Ein Zauberinstrument nennt sich hier Gruppenintelligenz oder Kollektivintelligenz. Sie lässt sich zudem über Art und Weise der Kultur des Sprechens, die Sprechkultur optimieren. Info

Aufbau und funktionieren dieser Gruppen, Think Tanks oder Denkfabriken können verschiedenartig sein. Wollen wir maximale Leistungsfähigkeit so müssen wir unsere Gruppen dahingehend trainieren. Die Erkenntnisse hierzu sind funktionell anwendbar/durchführbar.

Die Eckpfeiler: 

Durch Personen dominierte Gruppen erbringen keine optimalen Resultate. Gruppen mit sensiblem Gefühl und Gespür für Sprechkultur sind überlegen.  Weniger hohe Einzelintelligenzen sondern gesamtemotionale Fähigkeiten der Gruppen im Dialog ergeben Resultate. Dabei kommen Frauen ins Spiel weil ihre emotionale Intelligenz in aller Regel die der Männer übersteigt. Ein Aspekt ist das zu Worte kommen  lassen ( weil beispielsweise leise, unsicher.. ) unkonventioneller Möglichkeiten wie weiterdenken dergleichen.  Diese Arbeitsgruppen sollten 50% oder mehr Frauenanteil aufweisen.

Bei Zusammenkünften zur Einrichtung und Aktivierung der Gruppen lässt sich eine Reihe von Fragen klären welche auch die Gruppen selbst über die Zeit ihres Einsatzes nicht aus dem Auge verlieren sollten. Diese lassen sich  über Sprechkultur klären wie bewahren. Einige wenige hiervon:

a) Welche Faktoren stellen die Arbeitskraft der Gruppen längerfristig sicher? Daraus schließt sich ebenso der Aufbau weiterer Leistungsfähigkeiten (Gruppen).

b) Was ist je nach voranschreiten unserer Zeit sinnvoll sekundär oder primär einzustufen; worauf richten wir jeweils zunächst unser Augenmerk? 

 Hohe Leistungsfähigkeit der Gruppen ist durch stete Wahrung der Grundsätze “Best möglicher Gruppenintelligenz“ garantiert und lässt hierdurch keinen unverhältnismäßigen Eigennutz zu.  

Gruppenarbeit 

Scheitert oder schleift eine sensible Wahrung dieser Grundsätze zur Gruppenintelligenz so wird die Gruppe vor Ziel sich auflösen oder instrumentalisieren lassen.

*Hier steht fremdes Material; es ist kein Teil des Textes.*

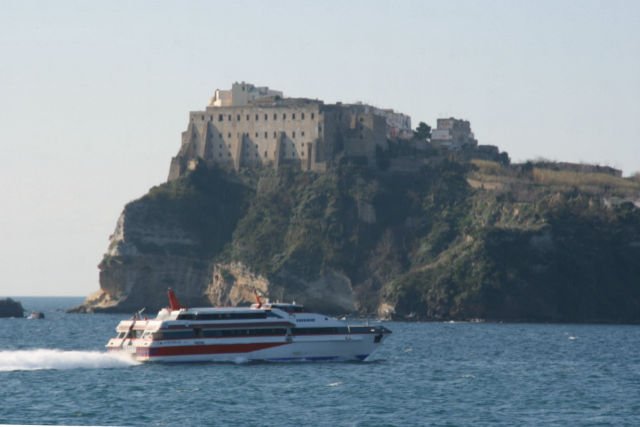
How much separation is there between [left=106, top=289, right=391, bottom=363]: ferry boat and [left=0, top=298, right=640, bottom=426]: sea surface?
1.13 meters

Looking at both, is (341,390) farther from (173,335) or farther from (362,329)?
(362,329)

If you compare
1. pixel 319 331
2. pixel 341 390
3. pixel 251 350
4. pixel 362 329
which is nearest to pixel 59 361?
pixel 251 350

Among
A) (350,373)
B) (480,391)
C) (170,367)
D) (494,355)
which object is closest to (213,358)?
(170,367)

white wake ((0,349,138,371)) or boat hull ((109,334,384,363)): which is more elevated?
boat hull ((109,334,384,363))

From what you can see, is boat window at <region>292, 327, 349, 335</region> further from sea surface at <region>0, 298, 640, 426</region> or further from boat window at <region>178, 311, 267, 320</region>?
boat window at <region>178, 311, 267, 320</region>

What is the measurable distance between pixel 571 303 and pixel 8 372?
4334 inches

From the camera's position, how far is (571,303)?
193875mm

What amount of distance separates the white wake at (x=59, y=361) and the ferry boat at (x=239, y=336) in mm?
1031

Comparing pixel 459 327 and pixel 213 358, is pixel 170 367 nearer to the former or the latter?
pixel 213 358

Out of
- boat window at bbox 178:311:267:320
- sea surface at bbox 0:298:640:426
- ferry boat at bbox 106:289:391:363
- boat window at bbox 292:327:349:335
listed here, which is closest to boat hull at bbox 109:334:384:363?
ferry boat at bbox 106:289:391:363

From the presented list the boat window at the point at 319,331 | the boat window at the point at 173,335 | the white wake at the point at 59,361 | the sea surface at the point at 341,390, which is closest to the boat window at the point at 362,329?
the boat window at the point at 319,331

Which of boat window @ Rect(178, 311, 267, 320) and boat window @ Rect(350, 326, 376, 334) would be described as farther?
boat window @ Rect(350, 326, 376, 334)

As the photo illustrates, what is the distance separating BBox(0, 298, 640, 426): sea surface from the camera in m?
74.0

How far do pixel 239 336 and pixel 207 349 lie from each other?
2.34 metres
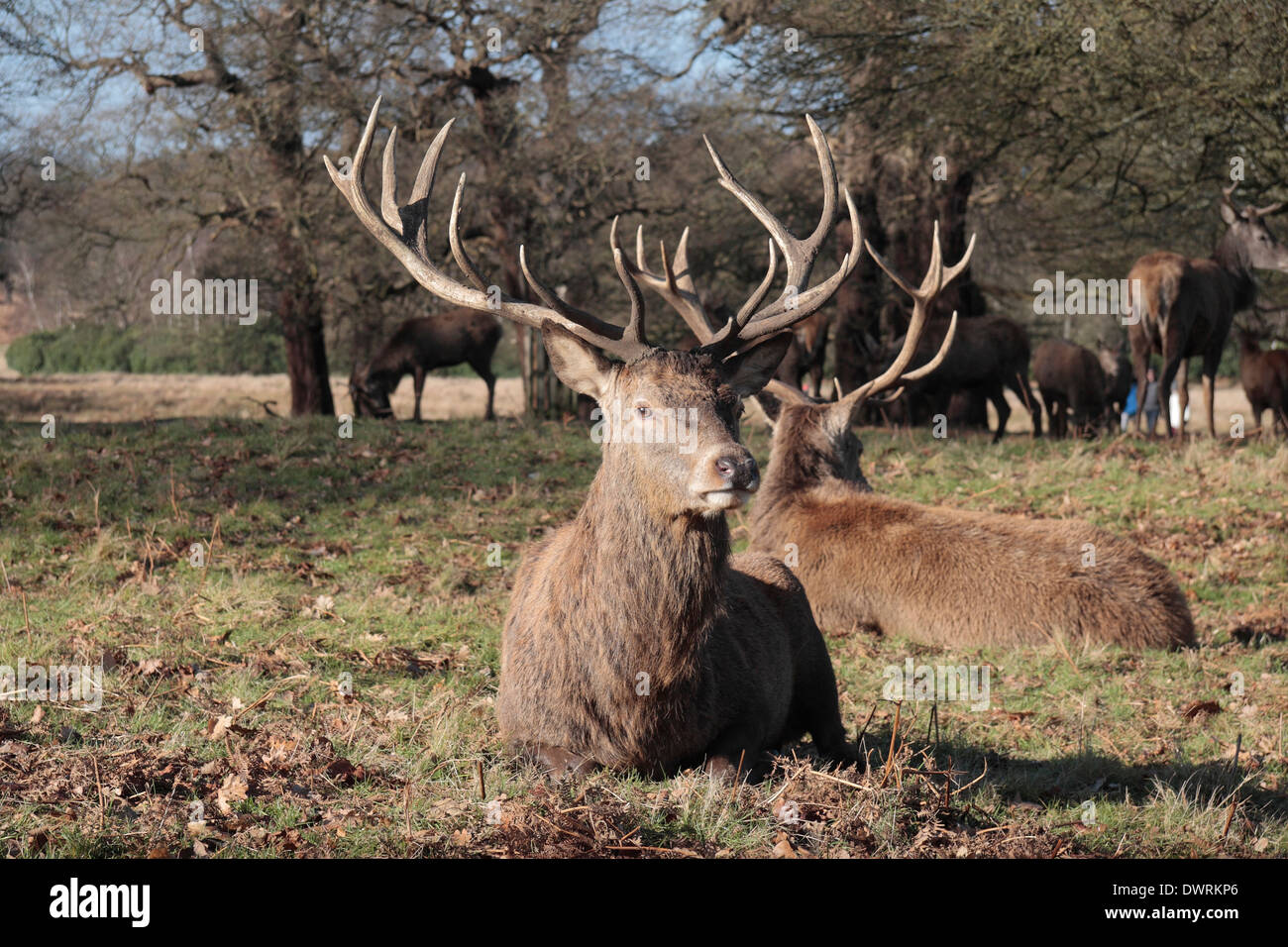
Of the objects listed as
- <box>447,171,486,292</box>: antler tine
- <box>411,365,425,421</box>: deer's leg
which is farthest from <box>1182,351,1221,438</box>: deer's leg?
<box>447,171,486,292</box>: antler tine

Somit will gesagt werden dass gewisse Entwicklungsstadien in Personen sich noch nicht eignen um in Gruppen sinnvoll zu wirken. Welche dies sein werden wird die Gruppe nach gewisser Zeit spüren und die Person(en) in der Gruppe konkret daraufhin ansprechen. - Dabei essentiell wichtig sind die Grundsätze wie Diskursethik zur Gruppenintelligenz. Sie dürfen nie außer Acht gelassen werden. ( Handzettel, Tafel, Poster oder ähnliches   in / an  den Orten / Räumlichkeiten )

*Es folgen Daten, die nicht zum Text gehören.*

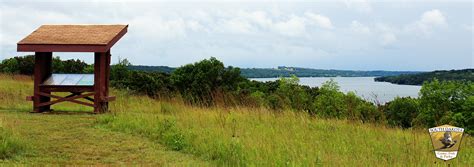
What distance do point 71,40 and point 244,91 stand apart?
19196 mm

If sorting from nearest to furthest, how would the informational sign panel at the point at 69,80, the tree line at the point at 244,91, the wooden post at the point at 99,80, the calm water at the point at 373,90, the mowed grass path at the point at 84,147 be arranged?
the mowed grass path at the point at 84,147
the calm water at the point at 373,90
the wooden post at the point at 99,80
the informational sign panel at the point at 69,80
the tree line at the point at 244,91

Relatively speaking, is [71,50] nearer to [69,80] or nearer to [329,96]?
[69,80]

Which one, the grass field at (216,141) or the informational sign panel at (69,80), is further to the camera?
the informational sign panel at (69,80)

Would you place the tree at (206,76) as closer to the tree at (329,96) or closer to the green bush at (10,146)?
the tree at (329,96)

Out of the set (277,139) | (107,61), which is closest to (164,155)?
(277,139)

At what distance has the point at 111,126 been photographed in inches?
374

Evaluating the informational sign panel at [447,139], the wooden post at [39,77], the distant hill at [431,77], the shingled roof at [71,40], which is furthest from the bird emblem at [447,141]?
the distant hill at [431,77]

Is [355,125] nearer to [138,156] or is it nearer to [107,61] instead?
[138,156]

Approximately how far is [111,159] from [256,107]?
21.1 feet

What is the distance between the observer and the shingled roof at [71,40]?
11.7 m

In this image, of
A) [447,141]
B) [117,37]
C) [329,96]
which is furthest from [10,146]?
[329,96]

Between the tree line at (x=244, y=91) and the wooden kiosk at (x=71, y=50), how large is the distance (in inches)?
98.6

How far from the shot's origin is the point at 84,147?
24.1ft

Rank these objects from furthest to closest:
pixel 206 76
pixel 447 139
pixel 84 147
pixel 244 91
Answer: pixel 206 76
pixel 244 91
pixel 84 147
pixel 447 139
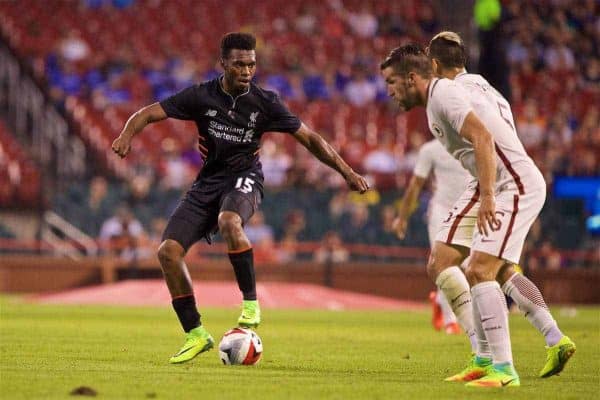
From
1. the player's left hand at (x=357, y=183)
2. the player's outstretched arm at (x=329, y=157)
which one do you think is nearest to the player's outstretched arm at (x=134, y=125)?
the player's outstretched arm at (x=329, y=157)

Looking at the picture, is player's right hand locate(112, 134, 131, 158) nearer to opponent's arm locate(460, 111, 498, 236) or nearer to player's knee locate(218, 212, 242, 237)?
player's knee locate(218, 212, 242, 237)

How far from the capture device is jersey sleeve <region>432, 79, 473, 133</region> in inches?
311

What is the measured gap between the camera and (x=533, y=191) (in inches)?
323

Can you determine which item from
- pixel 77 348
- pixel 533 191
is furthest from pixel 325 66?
pixel 533 191

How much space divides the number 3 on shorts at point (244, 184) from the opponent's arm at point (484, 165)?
270 centimetres

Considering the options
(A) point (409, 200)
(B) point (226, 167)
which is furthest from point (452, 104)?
(A) point (409, 200)

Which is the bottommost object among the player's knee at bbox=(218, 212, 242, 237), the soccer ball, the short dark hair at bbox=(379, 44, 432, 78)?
the soccer ball

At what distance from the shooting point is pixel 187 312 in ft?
32.9

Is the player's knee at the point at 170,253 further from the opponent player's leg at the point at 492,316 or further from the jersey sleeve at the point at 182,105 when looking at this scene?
the opponent player's leg at the point at 492,316

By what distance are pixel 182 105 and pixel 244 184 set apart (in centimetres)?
83

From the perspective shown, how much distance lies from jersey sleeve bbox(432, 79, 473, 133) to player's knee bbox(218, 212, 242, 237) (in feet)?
7.75

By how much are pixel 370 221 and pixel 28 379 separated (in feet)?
57.2

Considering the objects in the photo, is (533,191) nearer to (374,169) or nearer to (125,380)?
(125,380)

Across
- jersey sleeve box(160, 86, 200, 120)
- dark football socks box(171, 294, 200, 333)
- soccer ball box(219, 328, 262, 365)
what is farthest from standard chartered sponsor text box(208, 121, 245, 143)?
→ soccer ball box(219, 328, 262, 365)
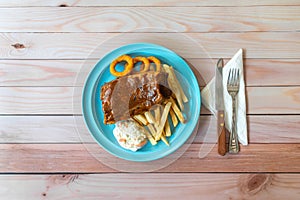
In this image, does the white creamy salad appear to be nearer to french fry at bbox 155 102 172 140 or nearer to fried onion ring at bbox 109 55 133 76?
french fry at bbox 155 102 172 140

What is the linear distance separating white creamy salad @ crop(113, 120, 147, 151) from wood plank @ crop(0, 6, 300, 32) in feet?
1.15

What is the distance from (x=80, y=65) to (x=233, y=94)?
1.74 ft

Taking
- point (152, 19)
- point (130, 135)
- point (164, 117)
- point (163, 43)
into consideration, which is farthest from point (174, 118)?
point (152, 19)

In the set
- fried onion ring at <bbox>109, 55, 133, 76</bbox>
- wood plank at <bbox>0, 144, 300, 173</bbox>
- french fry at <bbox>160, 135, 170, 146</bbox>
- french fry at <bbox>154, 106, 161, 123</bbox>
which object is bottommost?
wood plank at <bbox>0, 144, 300, 173</bbox>

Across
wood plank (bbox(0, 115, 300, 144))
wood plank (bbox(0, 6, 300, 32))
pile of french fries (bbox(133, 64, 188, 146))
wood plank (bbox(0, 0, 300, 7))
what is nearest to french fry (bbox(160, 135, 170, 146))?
pile of french fries (bbox(133, 64, 188, 146))

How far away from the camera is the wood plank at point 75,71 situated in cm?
118

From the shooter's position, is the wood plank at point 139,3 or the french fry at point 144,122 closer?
the french fry at point 144,122

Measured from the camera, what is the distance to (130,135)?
1.08 meters

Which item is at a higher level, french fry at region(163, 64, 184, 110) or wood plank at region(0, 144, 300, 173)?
french fry at region(163, 64, 184, 110)

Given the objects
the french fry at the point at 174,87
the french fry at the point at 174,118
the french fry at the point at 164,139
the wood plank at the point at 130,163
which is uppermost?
the french fry at the point at 174,87

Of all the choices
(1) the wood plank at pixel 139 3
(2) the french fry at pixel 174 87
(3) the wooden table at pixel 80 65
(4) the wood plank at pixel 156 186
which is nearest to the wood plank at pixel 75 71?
(3) the wooden table at pixel 80 65

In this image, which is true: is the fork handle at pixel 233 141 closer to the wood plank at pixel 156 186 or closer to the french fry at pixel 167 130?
the wood plank at pixel 156 186

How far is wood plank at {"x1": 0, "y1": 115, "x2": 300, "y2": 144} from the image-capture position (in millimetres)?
1140

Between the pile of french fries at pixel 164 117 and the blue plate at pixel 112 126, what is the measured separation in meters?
0.02
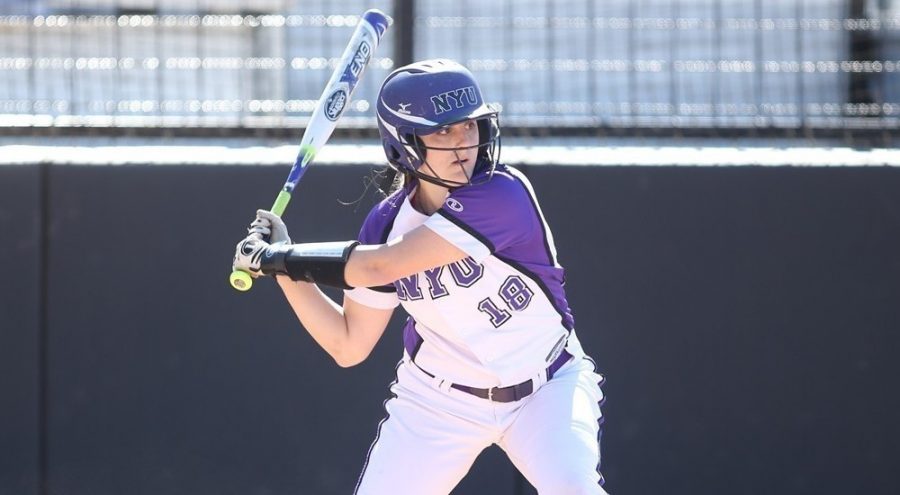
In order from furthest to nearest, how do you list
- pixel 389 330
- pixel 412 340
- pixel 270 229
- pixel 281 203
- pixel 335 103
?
pixel 389 330
pixel 335 103
pixel 281 203
pixel 412 340
pixel 270 229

Gruppenerhalt und Zielwahrung bei stark werdenden Gruppen:

Ausschluss störender Tendenzen lässt sich durch Mehrheitsfindung realisieren. Hierüber sollte & muss mit allen Beteiligten Austausch stattfinden damit ein sich gegenseitiges Verstehen ausbilden kann, ansonsten erschaffen wir keine Basisführung.  Eine Firma welche lösungsorientierte Gruppen initiiert hat es einfacher. Hier fand bereits im Vorfeld eine Auswahl geeigneter Personen statt. Wenn es um Basis Demokratie geht muss die Basis diese Aufgabe übernehmen.

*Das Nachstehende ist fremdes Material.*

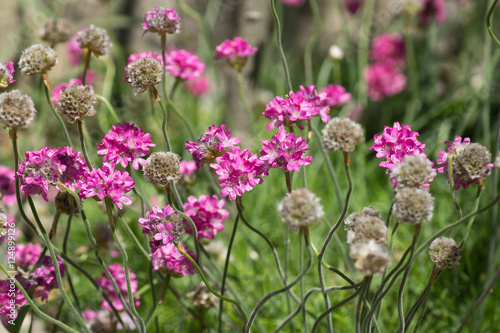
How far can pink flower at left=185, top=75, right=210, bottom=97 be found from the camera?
2.67 m

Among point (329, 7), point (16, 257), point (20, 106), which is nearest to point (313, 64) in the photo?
point (329, 7)

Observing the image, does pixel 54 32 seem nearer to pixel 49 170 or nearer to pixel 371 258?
pixel 49 170

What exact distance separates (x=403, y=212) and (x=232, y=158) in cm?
28

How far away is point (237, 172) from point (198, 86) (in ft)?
6.31

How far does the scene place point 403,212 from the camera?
0.67 metres

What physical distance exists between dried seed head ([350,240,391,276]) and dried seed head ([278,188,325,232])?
7 centimetres

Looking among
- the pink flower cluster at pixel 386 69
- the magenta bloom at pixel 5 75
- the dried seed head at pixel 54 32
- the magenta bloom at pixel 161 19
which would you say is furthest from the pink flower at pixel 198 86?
the magenta bloom at pixel 5 75

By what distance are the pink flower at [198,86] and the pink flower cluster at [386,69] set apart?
867mm

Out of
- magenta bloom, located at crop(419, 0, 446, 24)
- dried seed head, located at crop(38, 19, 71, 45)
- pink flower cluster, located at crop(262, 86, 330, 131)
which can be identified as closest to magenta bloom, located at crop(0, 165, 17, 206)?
dried seed head, located at crop(38, 19, 71, 45)

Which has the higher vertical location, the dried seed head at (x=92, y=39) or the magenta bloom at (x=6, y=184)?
the dried seed head at (x=92, y=39)

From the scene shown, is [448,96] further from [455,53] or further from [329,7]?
[329,7]

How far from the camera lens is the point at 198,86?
2.67 metres

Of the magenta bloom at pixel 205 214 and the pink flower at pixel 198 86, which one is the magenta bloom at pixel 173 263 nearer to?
the magenta bloom at pixel 205 214

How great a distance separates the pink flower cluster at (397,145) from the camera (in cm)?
82
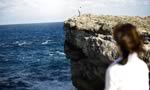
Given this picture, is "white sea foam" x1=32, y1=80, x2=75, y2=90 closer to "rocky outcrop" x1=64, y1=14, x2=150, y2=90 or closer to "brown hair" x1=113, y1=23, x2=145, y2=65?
A: "rocky outcrop" x1=64, y1=14, x2=150, y2=90

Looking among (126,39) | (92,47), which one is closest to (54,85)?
(92,47)

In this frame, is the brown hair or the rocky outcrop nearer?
the brown hair

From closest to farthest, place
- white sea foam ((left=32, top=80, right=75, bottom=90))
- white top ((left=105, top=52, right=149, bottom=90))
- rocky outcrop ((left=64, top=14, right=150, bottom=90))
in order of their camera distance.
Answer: white top ((left=105, top=52, right=149, bottom=90)), rocky outcrop ((left=64, top=14, right=150, bottom=90)), white sea foam ((left=32, top=80, right=75, bottom=90))

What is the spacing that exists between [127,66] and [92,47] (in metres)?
18.1

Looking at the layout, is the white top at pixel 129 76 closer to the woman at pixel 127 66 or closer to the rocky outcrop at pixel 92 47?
the woman at pixel 127 66

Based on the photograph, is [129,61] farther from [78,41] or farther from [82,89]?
[82,89]

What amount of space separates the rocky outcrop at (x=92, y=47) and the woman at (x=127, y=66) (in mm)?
14565

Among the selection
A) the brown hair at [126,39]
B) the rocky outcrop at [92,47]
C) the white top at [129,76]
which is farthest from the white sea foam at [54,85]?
the brown hair at [126,39]

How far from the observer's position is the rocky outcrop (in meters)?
20.9

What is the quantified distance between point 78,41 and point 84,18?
9.11 feet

Weiter dabei zu beachten: Personen verlassen sich gerne auf andere Personen. Das ist durchaus menschlich. Eine Art ( zu verhindernder) Führungsrolle kann sich in Gruppen auf vielfältige Weise subtil und unterschwellig etablieren. Faktoren hierfür können sein: Anziehendes Aussehen. Charmantes Auftreten. Persönliche Möglichkeiten. Finanzielle Mittel. Bisherige gute Ideen. Bisheriges Engagement.   Diesen Personen wird es auf diese Art möglich andere Personen einfacher auszuschließen weil diese Person(en) andere Personen aus der Gruppe Meinungen aufsetzen / beeinflussen könnten. Man sollte sich in diesem Zusammenhang auch davor wahren außerhalb der Gruppe über Ausschlüsse von Personen zu sprechen. Wir benötigen Meinungsfindung. Und dies zu allen Belangen  Deshalb sollte jede Person der Gruppe zu gleichen Teilen seine Meinung äußern um hierüber den Dialog zu führen: Ein Ausschluss von Personen kann recht bremsende Faktoren erzeugen.  Nach intensiven Diskurs sollte ebenso geklärt sein ob eine Abstimmung noch notwenig sei also die Sache sich über diesen Weg schon geklärt hat..  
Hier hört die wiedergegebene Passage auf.